CONSEIL MUNICIPALTRIBUNE

L’honorariat municipal n’exonère d’aucune poursuite judiciaire.

L’honorariat municipal n’exonère d’aucune poursuite judiciaire.

Ce vendredi 20 juin, le Conseil municipal de Lille a adopté le vœu demandant aux services préfectoraux de conférer à Martine Aubry le titre de Maire honoraire. Un usage républicain classique, déjà appliqué à Pierre Mauroy, qui salue des décennies d’engagement public. Comme l’ensemble des élus lillois, j’ai voté ce vœu, par respect pour la tradition française et les élus locaux — je n’allais tout de même pas gâcher les honneurs symboliques réservés à notre ancien maire.

Ce titre, attribué par arrêté préfectoral, est “automatique” : il est lié à la durée d’exercice d’un mandat local et ne peut être refusé que “si l’intéressé a été condamné à une peine d’inéligibilité”.

C’est précisément là que l’on mesure combien la lenteur de la justice nuit à la qualité de l’exercice démocratique. Plusieurs procédures judiciaires concernant Martine Aubry ne sont toujours ni closes ni jugées — notamment l’enquête préliminaire en cours pour emploi fictif et trafic d’influence dans le cadre de l’embauche d’une sportive de haut niveau à la mairie de Lille, en période électorale — ou ont fait l’objet d’un rapide classement sans suite, comme celui de l’utilisation des chauffeurs de la mairie à des fins privées, sans que l’accès au dossier d’enquête de la police judiciaire ne puisse être obtenu malgré relance.

Car ne soyons pas dupes : si l’honneur est un titre, il doit aussi correspondre à une conduite intègre. Ces éléments suffisent à interroger la légitimité morale de cet honorariat. Et le pire est, hélas pour les Lillois, à venir, avec un signalement adressé au Parquet d’Amiens concernant des faits engageant sa responsabilité dans les suites d’un délit routier particulièrement grave, et dans les pressions qui ont été faites pour étouffer l’affaire.
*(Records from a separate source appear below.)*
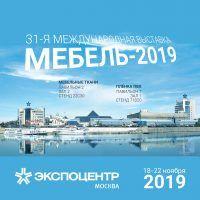 ВЫСТАВКА МЕБЕЛЬ-2019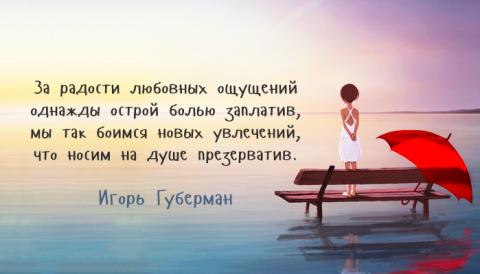 http://mtdata.ru/u23/photo9F37/20967426220-0/big.jpeg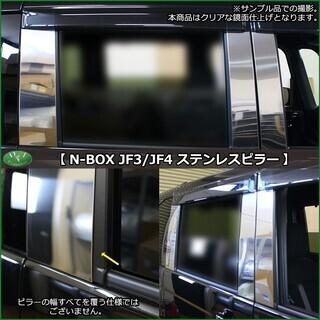 【新品未使用】ホンダ NBOX NBOXカスタム JF3 JF...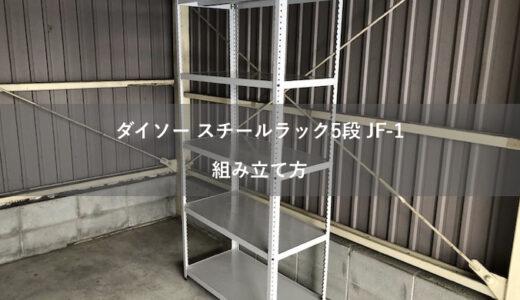 「ダイソー スチールラック5段 JF-1」の組み立て方【レビュー】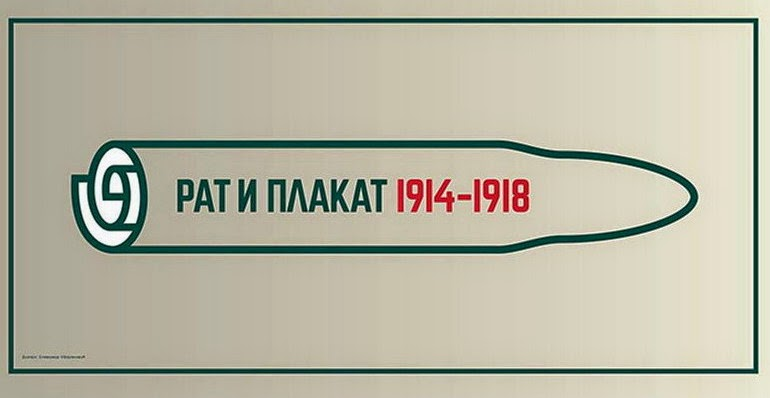 http://www.advertiser-serbia.com/SearchVesti.aspx?psid=5774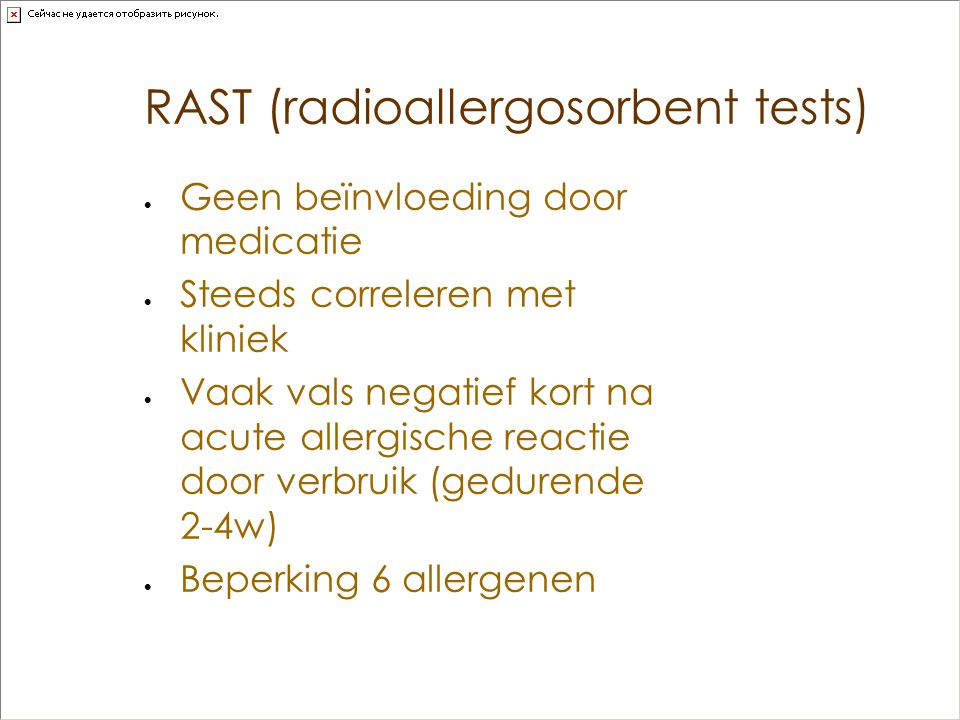 RAST (radioallergosorbent tests)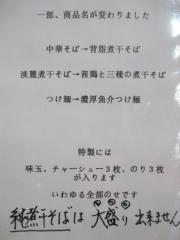 中華そば 児ノ木【弐】-10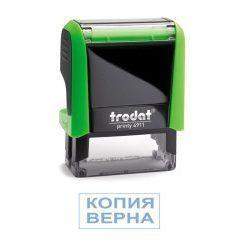 Автоматическая оснастка печати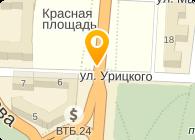 Обувной магазин сети «Комфорт Обувь» на м. Курская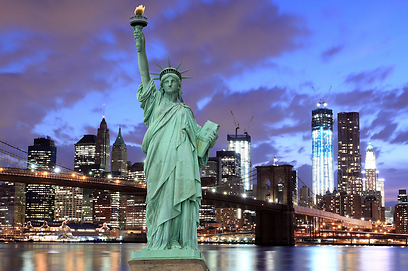 Ynet for Beautiful places to visit in new york state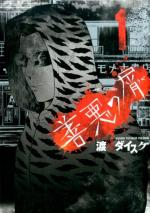Zenaku no Kuzu 1 Manga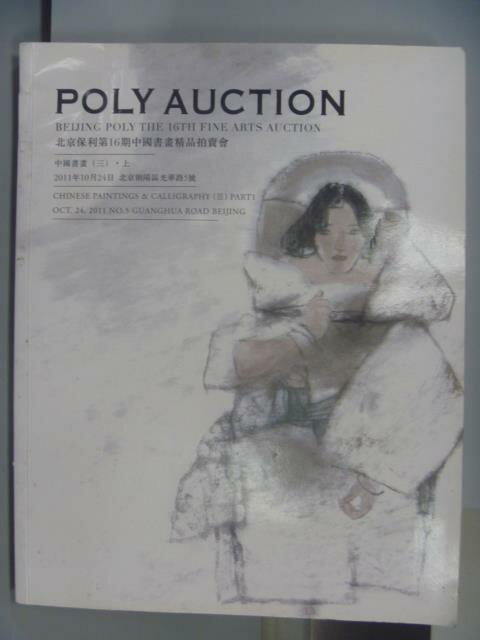 ~書寶 書T5/收藏_PNS~POLY保利_中國書畫 三 _2011  10  24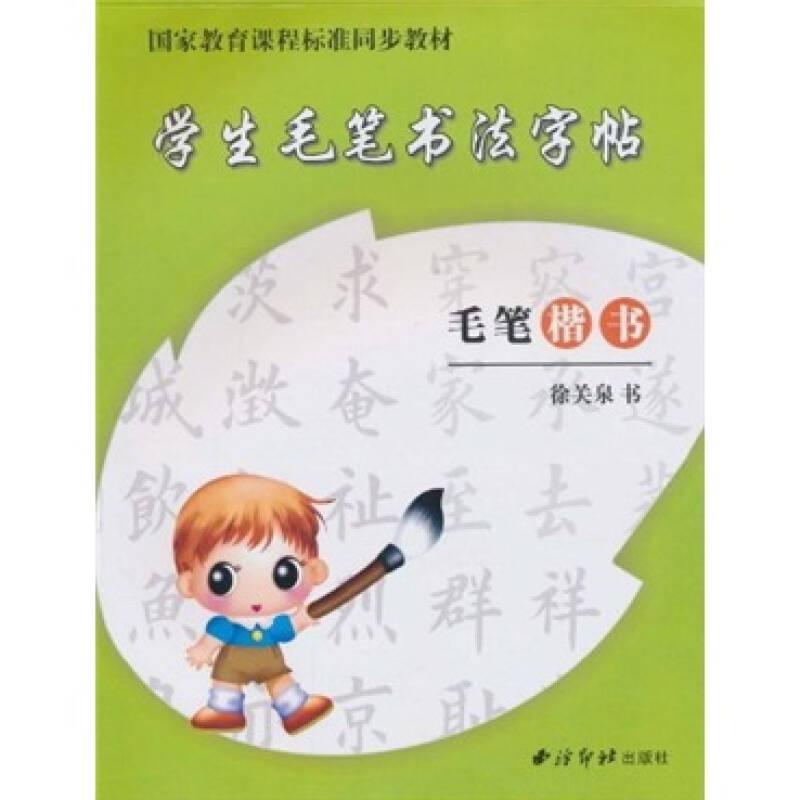 国家教育课程标准同步教材:学生毛笔书法字帖(毛笔楷书)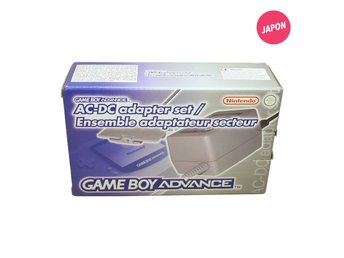 Nintendo Game Boy Advance AC-DC Adapter (NY)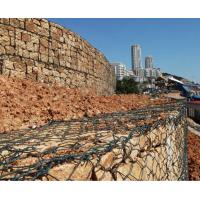 Buy cheap Hot Dipped Low Carbon Gabion Boxes For Lake Shore Protection from wholesalers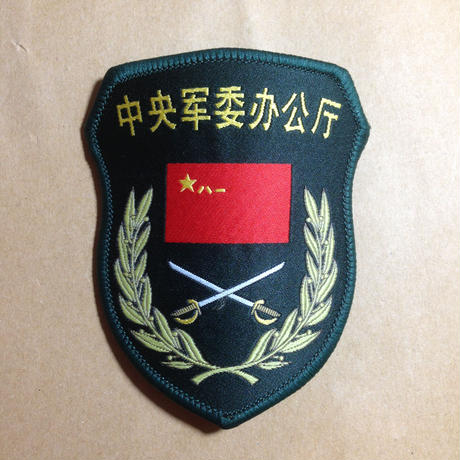 中国人民解放軍 07式部隊章 中央軍委弁公庁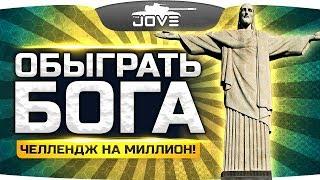 Download СЫГРАТЬ ЛУЧШЕ БОГА! ● Смогут Jove и Des обыграть лучшего игрока? Video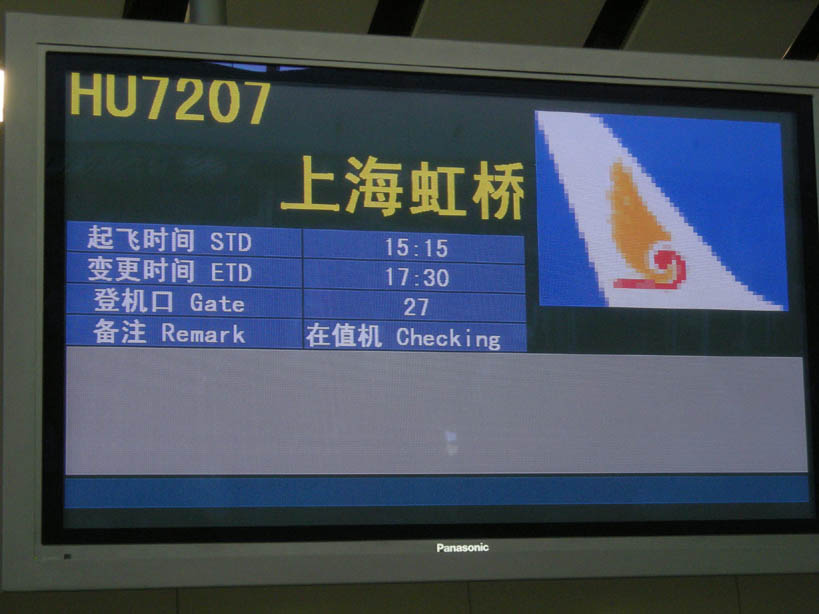 DSCN9475-2.jpg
Dans l’exercice de mon mandat de conseillère municipale, comme dans mes travaux parlementaires, je suis particulièrement attentive aux manquements de certains responsables politiques, aux décisions incompréhensibles de certains magistrats, et à l’absence de prise en compte de la souffrance des victimes dans l’information des parquets. Ces constats découragent, écœurent, et alimentent chaque jour davantage la défiance des Français envers la justice. Il ne faut rien lâcher. Pour que les citoyens respectent nos lois, pour que nos jeunes croient aux principes de la République, encore faut-il leur démontrer que la justice est exemplaire, que les responsables politiques sont exemplaires, et que la justice à l’égard des élus est ferme, impartiale, et non à géométrie variable selon les étiquettes politiques.

Le jour où la justice rendra ses décisions, s’il y a condamnation, je demanderai à Martine Aubry de renoncer à ce titre. Et si elle s’y refuse, je solliciterai formellement l’État pour que cette distinction lui soit retirée.

L’honorariat n’est pas une immunité.

Conseillère Municipale de Lille – Députée du Nord.